Francis Bach (INRIA-ENS)

Apprentissage à grande échelle: au-delà du gradient stochastique

vendredi 8 novembre 2013, 11h00 - 12h00

Salle de réunion, espace Turing

Many machine learning and signal processing problems are traditionally cast
as convex optimization problems. A common difficulty in solving these
problems is the size of the data, where there are many observations (« large
n ») and each of these is large (« large p »). In this setting, online
algorithms such as stochastic gradient descent which pass over the data
only once, are usually preferred over batch algorithms, which require
multiple passes over the data.

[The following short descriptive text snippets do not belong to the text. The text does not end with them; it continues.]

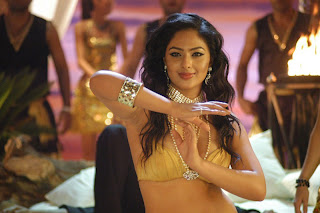 Nikesha Patel Hot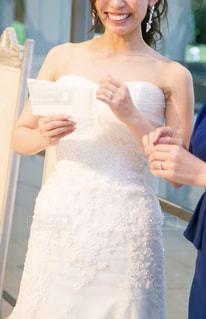 披露宴中の花嫁の写真・画像素材[2049582]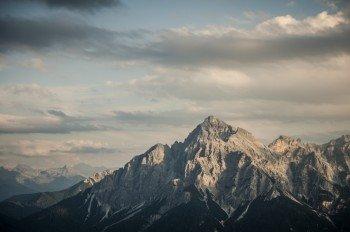 Der freistehende Gipfel der Serles ist besonders beeindruckend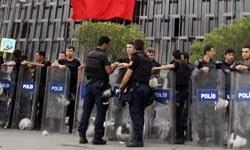 Taksimde bu kez polister slogan attı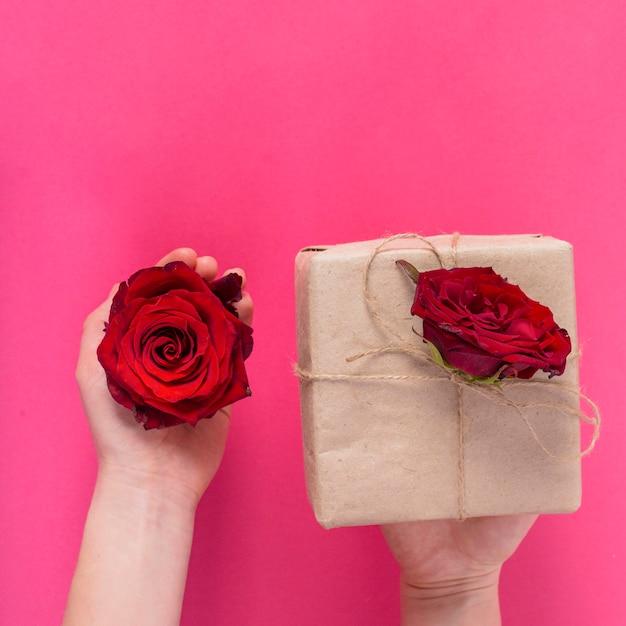 Pudełko Z Czerwonych Róż Darmowe Zdjęcia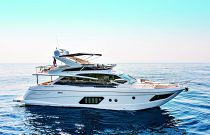 Absolute Yachts 72 Flybridge Idle Image Starboard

Given n observations/iterations, the optimal
convergence rates of these algorithms are O(1/\sqrt{n}) for general convex
functions and reaches O(1/n) for strongly-convex functions. In this talk, I
will show how the smoothness of loss functions may be used to design novel
algorithms with improved behavior, both in theory and practice: in the
ideal infinite-data setting, an efficient novel Newton-based stochastic
approximation algorithm leads to a convergence rate of O(1/n) without
strong convexity assumptions, while in the practical finite-data setting,
an appropriate combination of batch and online algorithms leads to
unexpected behaviors, such as a linear convergence rate for strongly convex
problems, with an iteration cost similar to stochastic gradient descent.
(joint work with Nicolas Le Roux, Eric Moulines and Mark Schmidt)